I “samaritani” degli aiuti

La serie tv “The Samaritans”, creata da una casa di produzione keniota, mostra un lato poco conosciuto delle organizzazioni non governative e dell'aiuto allo sviluppo

Come gli aiutati vedono gli aiutanti: si può riassumere così la serie tv dal titolo “The Samaritans”. Si tratta di una commedia ideata, realizzata e distribuita dalla Xeinium, una piccola casa di produzione di Nairobi (Kenya).

L'idea è venuta a Hussein Kurji e Salim Keshavjee quando si sono resi conto che oltre 4.000 organizzazioni non governative sono registrate in Kenya, la maggior parte delle quali con sede nella capitale. E la popolazione locale di storie da raccontare ne ha a bizzeffe. Non solo in Kenya, ma anche in tutta l’Africa: gli stessi autori hanno riportato la notizia (ripresa dalla CNN) di un progetto, realizzato dal Dallas Safari Club, che mirava alla salvaguardia del rinoceronte in Namibia. Per raccogliere i fondi necessari alla sua realizzazione è stato organizzato un concorso a premi dove in palio vi era proprio un safari con annessa caccia al rinoceronte!

Ma a parte casi così eclatanti, capita di rado che queste storie raggiungano l’opinione pubblica del nord del mondo. E Xeinium ha faticato non poco a trovare i finanziamenti per poter realizzare la propria idea: per farlo si è affidata a Kickstarter (www.kickstarter.com), una piattaforma online per la raccolta di finanziamenti. La pagina si apre con questo slogan: “La vita in una ONG disfunzionale”.

Inizia così l'avventura, tanto entusiasmo a poco prezzo: “Agli attori riuscivamo a pagare solo i pasti nei giorni delle riprese”, affermano gli autori.
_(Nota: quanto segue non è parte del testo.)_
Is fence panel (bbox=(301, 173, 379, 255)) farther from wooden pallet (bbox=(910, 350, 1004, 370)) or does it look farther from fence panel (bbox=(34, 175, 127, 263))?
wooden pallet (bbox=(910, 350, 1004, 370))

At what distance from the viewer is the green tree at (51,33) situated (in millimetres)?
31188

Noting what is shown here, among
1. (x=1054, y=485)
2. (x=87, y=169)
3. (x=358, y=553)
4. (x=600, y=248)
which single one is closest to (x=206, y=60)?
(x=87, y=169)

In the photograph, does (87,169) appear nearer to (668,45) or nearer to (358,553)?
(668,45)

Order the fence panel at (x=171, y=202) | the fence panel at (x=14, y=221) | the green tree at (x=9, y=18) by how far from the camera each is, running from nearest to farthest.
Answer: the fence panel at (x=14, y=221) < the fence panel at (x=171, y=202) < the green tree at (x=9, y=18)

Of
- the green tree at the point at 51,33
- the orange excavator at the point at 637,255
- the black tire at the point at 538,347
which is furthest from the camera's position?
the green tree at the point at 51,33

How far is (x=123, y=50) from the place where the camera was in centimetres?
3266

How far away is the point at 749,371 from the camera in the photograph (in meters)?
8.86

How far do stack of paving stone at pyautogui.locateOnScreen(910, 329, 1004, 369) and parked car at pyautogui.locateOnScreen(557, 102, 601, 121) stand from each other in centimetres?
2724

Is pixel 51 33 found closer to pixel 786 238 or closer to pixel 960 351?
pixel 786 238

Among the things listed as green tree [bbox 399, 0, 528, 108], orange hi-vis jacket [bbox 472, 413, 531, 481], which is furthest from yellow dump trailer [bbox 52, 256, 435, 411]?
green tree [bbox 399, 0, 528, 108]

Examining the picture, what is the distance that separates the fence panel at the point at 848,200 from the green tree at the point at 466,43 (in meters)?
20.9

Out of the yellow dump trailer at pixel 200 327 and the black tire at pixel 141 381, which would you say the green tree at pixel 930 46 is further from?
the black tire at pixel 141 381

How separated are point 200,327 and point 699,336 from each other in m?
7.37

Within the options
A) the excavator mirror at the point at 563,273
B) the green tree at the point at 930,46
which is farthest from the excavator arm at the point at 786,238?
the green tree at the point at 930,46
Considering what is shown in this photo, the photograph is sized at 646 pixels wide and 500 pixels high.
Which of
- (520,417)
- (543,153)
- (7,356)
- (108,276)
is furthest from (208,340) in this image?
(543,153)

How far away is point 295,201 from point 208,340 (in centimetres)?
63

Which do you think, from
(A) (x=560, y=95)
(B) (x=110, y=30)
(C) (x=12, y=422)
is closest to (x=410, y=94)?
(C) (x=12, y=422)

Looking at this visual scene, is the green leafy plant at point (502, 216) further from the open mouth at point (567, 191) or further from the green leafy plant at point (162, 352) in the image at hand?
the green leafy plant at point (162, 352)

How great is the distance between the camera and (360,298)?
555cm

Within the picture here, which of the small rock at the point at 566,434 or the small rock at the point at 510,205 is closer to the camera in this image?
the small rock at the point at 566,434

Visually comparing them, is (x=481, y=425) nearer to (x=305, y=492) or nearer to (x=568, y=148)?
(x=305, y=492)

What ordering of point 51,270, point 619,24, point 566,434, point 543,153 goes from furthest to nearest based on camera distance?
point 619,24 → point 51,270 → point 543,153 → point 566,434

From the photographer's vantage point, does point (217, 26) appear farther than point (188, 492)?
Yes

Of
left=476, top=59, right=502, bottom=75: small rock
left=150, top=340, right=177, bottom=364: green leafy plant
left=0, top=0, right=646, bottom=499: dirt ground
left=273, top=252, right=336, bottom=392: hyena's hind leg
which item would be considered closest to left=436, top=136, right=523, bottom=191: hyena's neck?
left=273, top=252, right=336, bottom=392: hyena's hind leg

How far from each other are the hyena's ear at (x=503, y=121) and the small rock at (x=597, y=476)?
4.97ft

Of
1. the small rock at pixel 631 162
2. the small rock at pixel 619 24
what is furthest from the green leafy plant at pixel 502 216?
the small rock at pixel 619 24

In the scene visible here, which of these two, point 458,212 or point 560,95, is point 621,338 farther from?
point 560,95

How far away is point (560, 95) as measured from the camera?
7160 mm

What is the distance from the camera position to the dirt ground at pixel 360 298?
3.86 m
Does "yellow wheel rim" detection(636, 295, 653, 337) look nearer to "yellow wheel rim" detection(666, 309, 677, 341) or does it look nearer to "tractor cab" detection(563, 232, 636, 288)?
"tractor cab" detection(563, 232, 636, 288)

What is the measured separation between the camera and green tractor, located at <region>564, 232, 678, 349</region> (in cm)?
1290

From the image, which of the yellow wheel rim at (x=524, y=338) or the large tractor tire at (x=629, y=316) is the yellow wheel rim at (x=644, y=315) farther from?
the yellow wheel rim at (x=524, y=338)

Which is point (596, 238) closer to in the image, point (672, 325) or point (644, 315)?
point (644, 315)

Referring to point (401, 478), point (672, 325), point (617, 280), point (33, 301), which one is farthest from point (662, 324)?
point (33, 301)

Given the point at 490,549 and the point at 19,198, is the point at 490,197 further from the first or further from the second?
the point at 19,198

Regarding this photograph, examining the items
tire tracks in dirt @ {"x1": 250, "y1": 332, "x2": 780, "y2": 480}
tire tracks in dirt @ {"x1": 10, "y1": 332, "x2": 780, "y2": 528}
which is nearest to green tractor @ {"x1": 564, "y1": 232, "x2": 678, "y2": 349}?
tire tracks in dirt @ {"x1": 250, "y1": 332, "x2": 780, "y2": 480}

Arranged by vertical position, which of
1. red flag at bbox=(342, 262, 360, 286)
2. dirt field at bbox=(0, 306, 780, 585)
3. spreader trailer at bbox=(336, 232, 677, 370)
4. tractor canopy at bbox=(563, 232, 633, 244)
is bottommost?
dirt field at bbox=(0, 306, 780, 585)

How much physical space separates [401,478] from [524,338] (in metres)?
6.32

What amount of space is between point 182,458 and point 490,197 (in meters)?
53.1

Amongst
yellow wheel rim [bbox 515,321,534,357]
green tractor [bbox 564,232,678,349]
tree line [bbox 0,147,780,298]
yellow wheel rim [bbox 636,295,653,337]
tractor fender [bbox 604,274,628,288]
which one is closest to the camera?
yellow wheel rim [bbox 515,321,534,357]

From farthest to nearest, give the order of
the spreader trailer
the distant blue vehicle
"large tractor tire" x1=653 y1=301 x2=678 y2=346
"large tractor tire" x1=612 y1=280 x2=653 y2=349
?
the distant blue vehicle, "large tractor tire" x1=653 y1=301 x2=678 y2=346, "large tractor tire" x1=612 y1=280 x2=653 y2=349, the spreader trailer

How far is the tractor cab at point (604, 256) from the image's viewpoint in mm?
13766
Non tutto il cast (multiculturale, così come è multiculturale la stessa capitale keniota) è composto da attori professionisti: alcuni sono anche ex dipendenti di organizzazioni non governative. E paradossalmente, appena scoperto per il progetto, un'associazione si è adoperata per cofinanziarlo. Grazie alla strategia online sono riusciti a raccogliere oltre 10.000,00 dollari; ora stanno trattando per la vendita dei diritti nel mondo anglosassone.

Fin da subito a livello locale la serie è stata seguitissima. Racconta le avventure all'interno di un'ipotetica organizzazione chiamata “Aid for Aid”. Cosa faccia di concreto questa realtà, neanche gli stessi lavoratori lo sanno: sono lì per “salvare l'Africa”, e tanto basta. Le storie si susseguono mostrando alcune delle contraddizioni che si trovano anche nella vita reale.

Il ventottenne statunitense, con due master e un tirocinio che diventa direttore grazie alla raccomandazione della madre; l'assistente al direttore, l'unica che ha più o meno un'idea del lavoro da fare, che manca di un soffio la promozione per l'arrivo del raccomandato.

Nel quotidiano si scrivono progetti e report seguendo il linguaggio dei donatori; ma quando l'organizzazione vince un finanziamento cospicuo iniziano le avventure per capire come utilizzarlo. A fianco alla narrazione divertente di “Aid for Aid” si sviluppa anche quella della loro concorrente, un'associazione virtuosa che mostra l'altra faccia della solidarietà internazionale.

La serie tv affronta in chiave ironica un tasto dolente: a fronte di un impegno decennale di aiuti all'Africa, i risultati sono all'altezza degli investimenti di tempo, energia, aspettative, sogni, idealismo e risorse economiche?

Rispetto all'inizio della cooperazione ci si sta spostando dall'aiutare all'insegnare: è famosa la frase “non diamo il pesce ma insegniamo a pescare”. Un approccio più costruttivo, ma che può implicare: “ti aiuto a pescare a modo mio quello che per me dovresti pescare”. Non è detto che il nord del mondo sappia davvero cos'è meglio per il sud.

Allo stereotipo occidentale sugli aiutati, si unisce poi quello degli aiutanti verso gli occidentali, spesso portafogli con le gambe. Un mondo scivoloso, quello della solidarietà internazionale: dove il bisogno di aiutare non sempre va di pari passo con il bisogno di essere aiutati. La fiction ci aiuta nella riflessione.